See our latest analysis for Western New England Bancorp

Dividends are typically paid out of company income, so if a company pays out more than it earned, its dividend is usually at a higher risk of being cut. Western New England Bancorp paid out a comfortable 47% of its profit last year.

When a company paid out less in dividends than it earned in profit, this generally suggests its dividend is affordable. The lower the % of its profit that it pays out, the greater the margin of safety for the dividend if the business enters a downturn.

Click here to see the company's payout ratio, plus analyst estimates of its future dividends.

historic-dividend
historic-dividend

Have Earnings And Dividends Been Growing?

Businesses with strong growth prospects usually make the best dividend payers, because it's easier to grow dividends when earnings per share are improving. If earnings decline and the company is forced to cut its dividend, investors could watch the value of their investment go up in smoke. With that in mind, we're encouraged by the steady growth at Western New England Bancorp, with earnings per share up 4.5% on average over the last five years.

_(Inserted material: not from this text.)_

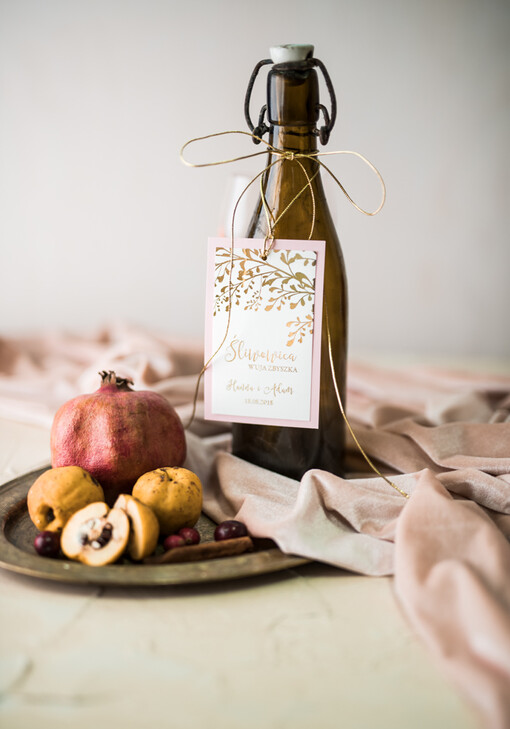  glamour zawieszki na nalewki weselne, złote z dowolnym tekstem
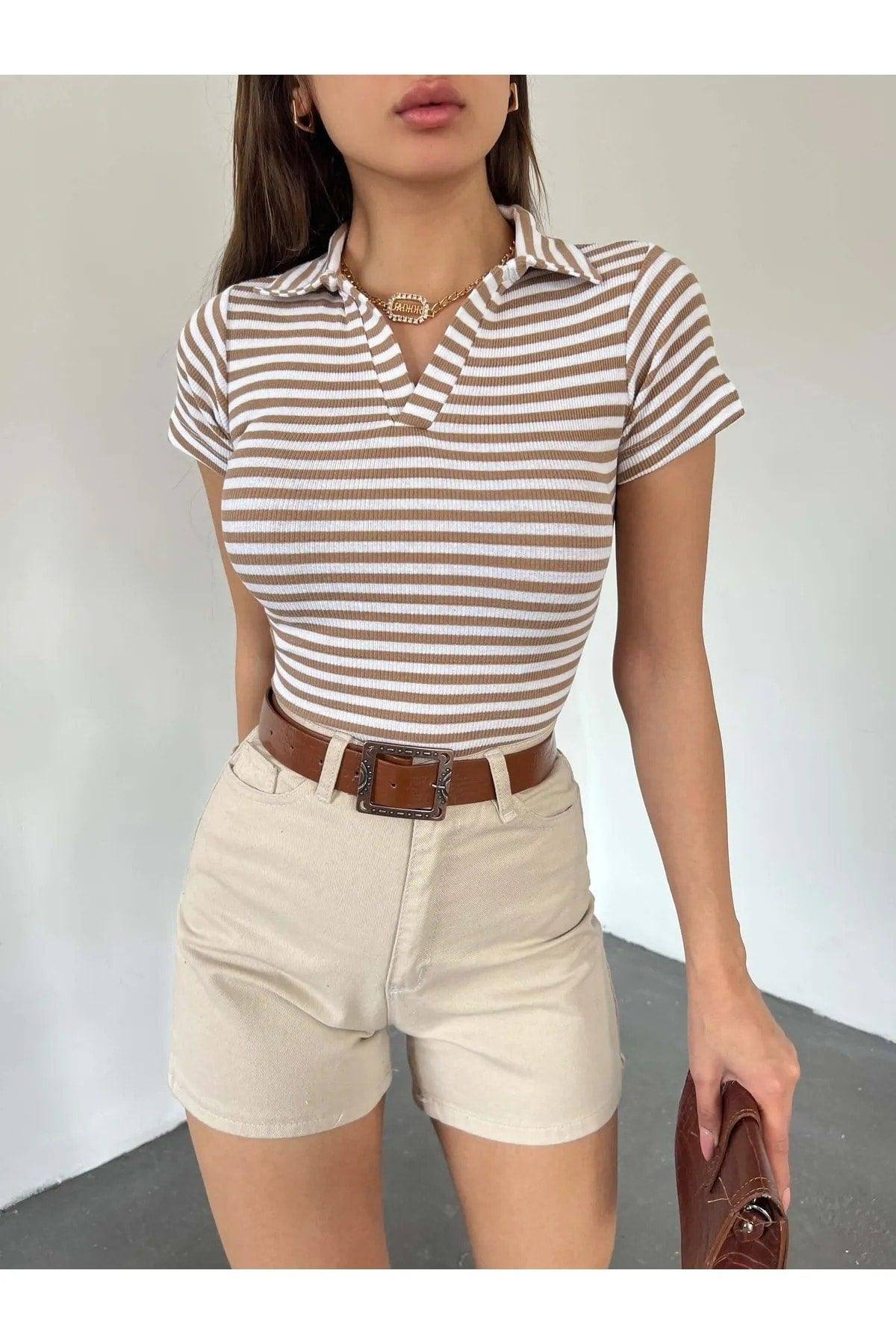 Fitted/fitted Polo Neck Short Sleeve Striped Camisole Crop Blouse Camel - Swordslife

The main way most investors will assess a company's dividend prospects is by checking the historical rate of dividend growth. Western New England Bancorp's dividend payments per share have declined at 8.8% per year on average over the past 10 years, which is uninspiring. Western New England Bancorp is a rare case where dividends have been decreasing at the same time as earnings per share have been improving. It's unusual to see, and could point to unstable conditions in the core business, or more rarely an intensified focus on reinvesting profits.

Final Takeaway

Should investors buy Western New England Bancorp for the upcoming dividend? It has been growing its earnings per share somewhat in recent years, although it reinvests more than half its earnings in the business, which could suggest there are some growth projects that have not yet reached fruition. We think this is a pretty attractive combination, and would be interested in investigating Western New England Bancorp more closely.

With that in mind, a critical part of thorough stock research is being aware of any risks that stock currently faces. For instance, we've identified 3 warning signs for Western New England Bancorp (1 shouldn't be ignored) you should be aware of.

If you're in the market for dividend stocks, we recommend checking our list of top dividend stocks with a greater than 2% yield and an upcoming dividend.

This article by Simply Wall St is general in nature. It does not constitute a recommendation to buy or sell any stock, and does not take account of your objectives, or your financial situation. We aim to bring you long-term focused analysis driven by fundamental data. Note that our analysis may not factor in the latest price-sensitive company announcements or qualitative material. Simply Wall St has no position in any stocks mentioned.